November 12, 2017
President Emmanuel Macron has expressed concern about Iran’s ballistic missile program on Thursday saying it should be restricted either through negotiations or possible sanctions.
Accusing Iran for the missile fired from Yemen and intercepted by Saudi Arabia on Saturday, Macron said, “There are extremely strong concerns about Iran. There are negotiations we need to start on Iran’s ballistic missiles.”
“Like what was done in 2015 for the nuclear activities, it’s necessary to put a framework in place for Iran’s ballistic activities and open a process, with sanctions if needed, of negotiation that would enable (that),” Macron said and added, “The missile which was intercepted by Saudi Arabia launched from Yemen, which obviously is an Iranian missile, shows precisely the strength of their” program.
The French president was speaking at a news conference held in Dubai at the end of his visit to United Arab Emirates and before heading to Saudi Arabia for a surprise visit.

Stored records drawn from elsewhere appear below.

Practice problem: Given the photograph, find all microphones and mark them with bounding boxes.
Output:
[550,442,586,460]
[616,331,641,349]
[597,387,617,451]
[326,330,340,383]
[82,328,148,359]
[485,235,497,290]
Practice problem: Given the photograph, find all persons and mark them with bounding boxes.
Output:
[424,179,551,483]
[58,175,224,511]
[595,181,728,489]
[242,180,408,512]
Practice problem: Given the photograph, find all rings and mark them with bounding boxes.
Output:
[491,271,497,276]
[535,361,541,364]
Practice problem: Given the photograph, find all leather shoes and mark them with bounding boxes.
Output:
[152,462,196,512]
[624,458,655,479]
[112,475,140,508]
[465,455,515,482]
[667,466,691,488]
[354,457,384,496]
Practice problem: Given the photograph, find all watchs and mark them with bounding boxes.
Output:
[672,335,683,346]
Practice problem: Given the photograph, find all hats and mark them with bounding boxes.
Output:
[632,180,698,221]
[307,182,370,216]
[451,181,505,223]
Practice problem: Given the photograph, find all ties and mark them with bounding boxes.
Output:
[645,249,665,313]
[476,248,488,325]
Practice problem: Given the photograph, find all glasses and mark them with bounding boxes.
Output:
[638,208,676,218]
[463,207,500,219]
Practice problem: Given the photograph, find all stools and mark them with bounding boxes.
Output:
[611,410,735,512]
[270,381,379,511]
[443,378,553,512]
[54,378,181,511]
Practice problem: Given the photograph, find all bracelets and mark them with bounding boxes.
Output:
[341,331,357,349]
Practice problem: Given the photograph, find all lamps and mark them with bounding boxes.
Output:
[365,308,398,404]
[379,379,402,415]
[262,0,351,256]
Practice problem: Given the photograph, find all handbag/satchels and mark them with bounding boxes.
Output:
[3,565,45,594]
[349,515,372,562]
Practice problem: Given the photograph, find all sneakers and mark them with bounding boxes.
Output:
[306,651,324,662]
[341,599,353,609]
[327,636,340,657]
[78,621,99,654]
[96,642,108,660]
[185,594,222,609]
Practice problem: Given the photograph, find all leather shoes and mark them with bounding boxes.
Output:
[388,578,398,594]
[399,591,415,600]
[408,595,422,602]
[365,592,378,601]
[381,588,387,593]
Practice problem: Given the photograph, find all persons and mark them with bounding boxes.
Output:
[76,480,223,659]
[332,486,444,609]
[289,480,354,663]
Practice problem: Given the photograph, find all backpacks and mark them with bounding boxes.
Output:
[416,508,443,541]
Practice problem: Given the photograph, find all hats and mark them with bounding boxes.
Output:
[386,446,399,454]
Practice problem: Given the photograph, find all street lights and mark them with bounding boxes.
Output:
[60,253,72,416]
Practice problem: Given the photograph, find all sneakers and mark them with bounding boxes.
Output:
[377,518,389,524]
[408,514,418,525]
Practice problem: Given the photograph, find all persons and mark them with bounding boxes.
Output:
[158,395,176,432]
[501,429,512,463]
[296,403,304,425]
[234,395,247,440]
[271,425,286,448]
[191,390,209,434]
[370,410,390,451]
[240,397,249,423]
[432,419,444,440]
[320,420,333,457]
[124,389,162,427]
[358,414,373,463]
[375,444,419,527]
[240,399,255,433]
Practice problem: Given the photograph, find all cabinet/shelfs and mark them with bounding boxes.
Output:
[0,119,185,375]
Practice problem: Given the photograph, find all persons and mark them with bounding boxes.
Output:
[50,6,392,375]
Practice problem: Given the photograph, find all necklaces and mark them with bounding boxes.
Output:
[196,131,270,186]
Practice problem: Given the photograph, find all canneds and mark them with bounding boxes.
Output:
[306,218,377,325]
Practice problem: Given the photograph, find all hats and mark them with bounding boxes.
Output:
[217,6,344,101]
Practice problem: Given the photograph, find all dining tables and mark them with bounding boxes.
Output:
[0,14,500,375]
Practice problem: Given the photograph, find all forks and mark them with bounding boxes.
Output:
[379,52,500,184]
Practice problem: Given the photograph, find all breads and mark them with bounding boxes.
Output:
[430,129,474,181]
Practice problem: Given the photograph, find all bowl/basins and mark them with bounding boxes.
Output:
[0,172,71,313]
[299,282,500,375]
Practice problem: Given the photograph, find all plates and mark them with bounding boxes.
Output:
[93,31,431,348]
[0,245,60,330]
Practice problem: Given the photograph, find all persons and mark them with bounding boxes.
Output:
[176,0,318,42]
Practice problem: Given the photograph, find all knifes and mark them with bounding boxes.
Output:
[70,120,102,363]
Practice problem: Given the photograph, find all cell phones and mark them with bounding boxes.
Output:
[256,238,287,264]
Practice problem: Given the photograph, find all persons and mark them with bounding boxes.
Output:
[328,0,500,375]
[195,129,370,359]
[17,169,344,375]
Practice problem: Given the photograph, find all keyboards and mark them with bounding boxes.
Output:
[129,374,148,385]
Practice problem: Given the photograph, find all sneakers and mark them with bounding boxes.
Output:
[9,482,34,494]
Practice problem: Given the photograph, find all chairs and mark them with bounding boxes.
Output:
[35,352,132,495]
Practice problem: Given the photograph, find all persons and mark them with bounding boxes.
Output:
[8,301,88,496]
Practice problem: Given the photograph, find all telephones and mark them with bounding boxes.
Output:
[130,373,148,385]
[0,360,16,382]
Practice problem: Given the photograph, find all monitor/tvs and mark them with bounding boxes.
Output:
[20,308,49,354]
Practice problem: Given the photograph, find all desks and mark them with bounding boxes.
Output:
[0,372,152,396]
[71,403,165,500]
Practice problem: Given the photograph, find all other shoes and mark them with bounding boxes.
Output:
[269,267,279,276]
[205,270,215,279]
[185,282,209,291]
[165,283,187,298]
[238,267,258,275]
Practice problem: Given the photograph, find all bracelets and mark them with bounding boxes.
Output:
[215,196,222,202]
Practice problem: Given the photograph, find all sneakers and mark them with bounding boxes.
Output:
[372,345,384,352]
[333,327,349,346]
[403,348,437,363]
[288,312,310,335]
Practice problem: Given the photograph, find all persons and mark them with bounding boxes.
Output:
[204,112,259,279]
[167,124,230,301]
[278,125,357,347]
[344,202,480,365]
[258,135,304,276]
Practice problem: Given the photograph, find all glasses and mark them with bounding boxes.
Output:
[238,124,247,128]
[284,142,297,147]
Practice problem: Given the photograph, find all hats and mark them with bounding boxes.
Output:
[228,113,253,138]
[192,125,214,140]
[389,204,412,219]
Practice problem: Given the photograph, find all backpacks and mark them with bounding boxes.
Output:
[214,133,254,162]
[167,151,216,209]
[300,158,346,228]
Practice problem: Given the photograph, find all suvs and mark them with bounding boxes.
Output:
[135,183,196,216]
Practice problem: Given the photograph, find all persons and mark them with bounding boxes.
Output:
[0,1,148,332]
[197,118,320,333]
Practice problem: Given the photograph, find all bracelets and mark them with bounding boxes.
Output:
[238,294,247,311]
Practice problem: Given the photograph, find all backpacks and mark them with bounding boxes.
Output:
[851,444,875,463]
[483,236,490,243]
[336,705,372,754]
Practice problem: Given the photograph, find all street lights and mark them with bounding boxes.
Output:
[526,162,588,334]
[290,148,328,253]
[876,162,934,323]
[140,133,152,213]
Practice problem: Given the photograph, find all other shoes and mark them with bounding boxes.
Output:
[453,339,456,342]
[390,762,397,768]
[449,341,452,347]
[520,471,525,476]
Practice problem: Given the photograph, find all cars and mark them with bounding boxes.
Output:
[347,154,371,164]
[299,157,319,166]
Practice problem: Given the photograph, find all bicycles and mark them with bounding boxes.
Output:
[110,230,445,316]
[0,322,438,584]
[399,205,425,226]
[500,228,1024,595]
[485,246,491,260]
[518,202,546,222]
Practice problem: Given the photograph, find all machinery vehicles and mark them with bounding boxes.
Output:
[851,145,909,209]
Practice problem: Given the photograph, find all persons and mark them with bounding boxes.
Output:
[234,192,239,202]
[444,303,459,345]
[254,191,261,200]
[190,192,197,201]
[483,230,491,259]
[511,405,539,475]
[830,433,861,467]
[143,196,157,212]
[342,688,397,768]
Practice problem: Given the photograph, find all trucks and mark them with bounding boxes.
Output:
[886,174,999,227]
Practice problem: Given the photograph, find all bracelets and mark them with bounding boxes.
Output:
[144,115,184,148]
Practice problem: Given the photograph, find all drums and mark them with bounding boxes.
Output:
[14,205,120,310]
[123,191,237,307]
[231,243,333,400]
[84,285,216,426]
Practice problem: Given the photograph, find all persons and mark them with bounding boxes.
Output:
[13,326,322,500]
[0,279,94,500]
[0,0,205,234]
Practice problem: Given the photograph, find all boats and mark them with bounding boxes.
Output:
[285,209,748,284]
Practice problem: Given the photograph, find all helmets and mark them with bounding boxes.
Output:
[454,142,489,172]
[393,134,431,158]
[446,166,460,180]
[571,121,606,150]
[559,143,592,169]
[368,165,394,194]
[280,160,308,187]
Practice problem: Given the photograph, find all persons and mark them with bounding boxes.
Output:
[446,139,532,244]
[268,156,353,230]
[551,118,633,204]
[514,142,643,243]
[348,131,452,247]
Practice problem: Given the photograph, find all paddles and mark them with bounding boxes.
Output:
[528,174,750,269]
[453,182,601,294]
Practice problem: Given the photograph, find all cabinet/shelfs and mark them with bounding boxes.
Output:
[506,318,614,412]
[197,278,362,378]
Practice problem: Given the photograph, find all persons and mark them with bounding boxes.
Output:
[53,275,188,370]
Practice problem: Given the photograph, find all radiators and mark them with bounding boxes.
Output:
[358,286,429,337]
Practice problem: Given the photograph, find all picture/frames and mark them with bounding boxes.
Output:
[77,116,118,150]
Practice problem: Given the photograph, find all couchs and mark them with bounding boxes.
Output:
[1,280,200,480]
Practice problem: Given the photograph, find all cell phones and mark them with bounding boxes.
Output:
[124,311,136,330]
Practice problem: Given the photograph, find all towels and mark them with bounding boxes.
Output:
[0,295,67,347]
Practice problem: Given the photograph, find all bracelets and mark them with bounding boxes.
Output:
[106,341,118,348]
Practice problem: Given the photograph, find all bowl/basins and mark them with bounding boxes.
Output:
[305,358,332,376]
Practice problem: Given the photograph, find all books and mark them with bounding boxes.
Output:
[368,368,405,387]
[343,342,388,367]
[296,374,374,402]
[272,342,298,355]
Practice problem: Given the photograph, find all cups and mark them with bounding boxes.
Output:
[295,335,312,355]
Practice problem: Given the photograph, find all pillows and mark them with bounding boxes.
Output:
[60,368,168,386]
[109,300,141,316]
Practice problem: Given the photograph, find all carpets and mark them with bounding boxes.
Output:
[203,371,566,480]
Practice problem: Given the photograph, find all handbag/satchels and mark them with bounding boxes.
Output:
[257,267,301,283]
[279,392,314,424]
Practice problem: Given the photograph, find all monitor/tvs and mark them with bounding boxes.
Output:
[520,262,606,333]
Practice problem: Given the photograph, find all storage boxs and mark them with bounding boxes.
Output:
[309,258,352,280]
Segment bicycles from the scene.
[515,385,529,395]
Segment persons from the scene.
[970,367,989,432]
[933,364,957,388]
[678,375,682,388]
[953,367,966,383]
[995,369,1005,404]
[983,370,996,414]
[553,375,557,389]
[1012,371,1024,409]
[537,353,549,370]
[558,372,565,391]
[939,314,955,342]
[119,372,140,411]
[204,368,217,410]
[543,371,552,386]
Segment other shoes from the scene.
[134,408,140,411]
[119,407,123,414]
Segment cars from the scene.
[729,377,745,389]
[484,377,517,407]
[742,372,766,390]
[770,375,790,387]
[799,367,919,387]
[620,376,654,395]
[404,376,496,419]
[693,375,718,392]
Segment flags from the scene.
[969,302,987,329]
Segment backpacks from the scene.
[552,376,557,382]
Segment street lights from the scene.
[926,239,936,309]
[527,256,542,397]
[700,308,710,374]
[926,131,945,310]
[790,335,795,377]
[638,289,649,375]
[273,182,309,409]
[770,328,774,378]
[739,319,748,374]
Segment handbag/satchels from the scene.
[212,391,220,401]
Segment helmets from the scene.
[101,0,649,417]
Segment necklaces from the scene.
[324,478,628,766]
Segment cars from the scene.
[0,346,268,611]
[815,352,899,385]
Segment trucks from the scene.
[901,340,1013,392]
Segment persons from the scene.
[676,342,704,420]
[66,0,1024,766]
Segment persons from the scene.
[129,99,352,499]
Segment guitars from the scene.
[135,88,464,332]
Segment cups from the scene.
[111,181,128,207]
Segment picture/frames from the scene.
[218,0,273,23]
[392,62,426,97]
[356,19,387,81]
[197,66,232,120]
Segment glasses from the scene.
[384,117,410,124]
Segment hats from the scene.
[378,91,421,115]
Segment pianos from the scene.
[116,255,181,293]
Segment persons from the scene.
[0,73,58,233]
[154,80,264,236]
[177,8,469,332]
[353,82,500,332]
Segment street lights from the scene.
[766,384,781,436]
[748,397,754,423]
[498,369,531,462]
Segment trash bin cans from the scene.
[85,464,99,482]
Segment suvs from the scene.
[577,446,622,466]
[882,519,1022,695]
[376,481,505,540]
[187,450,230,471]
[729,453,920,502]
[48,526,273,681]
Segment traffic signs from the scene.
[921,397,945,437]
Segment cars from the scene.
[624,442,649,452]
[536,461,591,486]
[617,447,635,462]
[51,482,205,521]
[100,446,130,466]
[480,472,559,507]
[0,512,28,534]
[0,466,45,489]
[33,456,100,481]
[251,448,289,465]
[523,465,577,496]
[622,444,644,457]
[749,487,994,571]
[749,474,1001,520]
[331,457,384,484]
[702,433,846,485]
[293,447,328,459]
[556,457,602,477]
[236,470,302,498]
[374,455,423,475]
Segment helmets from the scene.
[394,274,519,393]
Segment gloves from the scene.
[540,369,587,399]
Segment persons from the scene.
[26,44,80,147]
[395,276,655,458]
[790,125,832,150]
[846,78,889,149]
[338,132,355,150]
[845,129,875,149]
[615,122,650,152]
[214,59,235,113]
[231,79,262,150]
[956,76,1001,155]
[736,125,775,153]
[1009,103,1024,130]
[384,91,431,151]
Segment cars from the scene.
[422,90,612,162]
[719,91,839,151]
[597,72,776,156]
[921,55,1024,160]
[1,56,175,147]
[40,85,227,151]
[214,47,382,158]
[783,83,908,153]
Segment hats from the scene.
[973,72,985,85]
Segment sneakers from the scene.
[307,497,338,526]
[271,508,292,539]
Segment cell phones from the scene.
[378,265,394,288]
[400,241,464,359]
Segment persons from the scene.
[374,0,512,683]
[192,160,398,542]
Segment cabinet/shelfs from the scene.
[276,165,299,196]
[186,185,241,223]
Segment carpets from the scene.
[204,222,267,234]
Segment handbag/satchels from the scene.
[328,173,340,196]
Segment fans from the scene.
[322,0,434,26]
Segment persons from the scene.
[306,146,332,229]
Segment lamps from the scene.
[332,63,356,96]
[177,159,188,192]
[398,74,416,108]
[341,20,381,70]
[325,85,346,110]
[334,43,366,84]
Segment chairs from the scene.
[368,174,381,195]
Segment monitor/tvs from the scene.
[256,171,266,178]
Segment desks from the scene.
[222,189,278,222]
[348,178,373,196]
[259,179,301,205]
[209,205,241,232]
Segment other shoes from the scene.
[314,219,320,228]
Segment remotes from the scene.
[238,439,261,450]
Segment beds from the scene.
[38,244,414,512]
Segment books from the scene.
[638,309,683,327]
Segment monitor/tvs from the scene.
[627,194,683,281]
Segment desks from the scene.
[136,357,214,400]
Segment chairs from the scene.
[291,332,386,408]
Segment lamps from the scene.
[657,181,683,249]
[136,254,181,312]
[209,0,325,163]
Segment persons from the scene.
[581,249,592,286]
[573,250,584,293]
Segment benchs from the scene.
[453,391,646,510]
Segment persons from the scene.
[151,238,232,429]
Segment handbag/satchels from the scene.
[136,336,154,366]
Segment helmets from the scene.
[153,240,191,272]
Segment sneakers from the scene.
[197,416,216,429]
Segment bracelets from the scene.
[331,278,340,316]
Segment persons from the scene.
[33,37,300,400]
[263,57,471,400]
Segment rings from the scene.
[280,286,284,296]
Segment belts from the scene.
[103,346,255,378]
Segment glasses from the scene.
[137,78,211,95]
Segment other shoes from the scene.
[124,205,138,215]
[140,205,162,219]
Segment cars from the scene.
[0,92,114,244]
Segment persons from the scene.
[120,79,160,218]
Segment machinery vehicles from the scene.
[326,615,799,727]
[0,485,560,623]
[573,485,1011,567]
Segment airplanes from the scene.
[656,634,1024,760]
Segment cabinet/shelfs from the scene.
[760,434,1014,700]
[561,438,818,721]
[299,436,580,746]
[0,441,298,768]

While backing the Shiite rebels known as Houthis in Yemen, Iran has denied providing ballistic missiles to them and says its missile program is purely defensive and should not be linked to the nuclear deal.
The ballistic missile launched Saturday night flew near Riyadh’s international airport before Saudi officials said they shot it down.
Macron, however, reaffirmed his support for the nuclear agreement challenged by U.S. President Donald Trump. “If we were to walk away from it, it would lead to either immediate war or an absence of control which would inevitably lead to a North Korean-situation, which I could not accept.”
French president also said, “Iran is a regional power…there should be no naivety in terms of Iran, it is about standing beside our allies, in particular the United Arab Emirates, but it is about not having any policy that could create imbalances, conflicts in the region.”
He emphasized his intention to go to Iran as part of efforts to talk to all the actors in the region.
Macron also told journalists that the decision to go to Riyadh had been made on Thursday morning, and that his talks with the Crown Prince Mohammed bin Salman would include “regional questions, in particular Yemen and Lebanon”.
“I believe it’s important that we work with Saudi Arabia for the purpose of guaranteeing stability in the region and the fight against terrorism,” he said.
In recent years, France has been able to nurture new links with the Gulf Arab region due to its tough stance on Iran in nuclear negotiations, and the broad similarity of their policies on conflicts across the Middle East.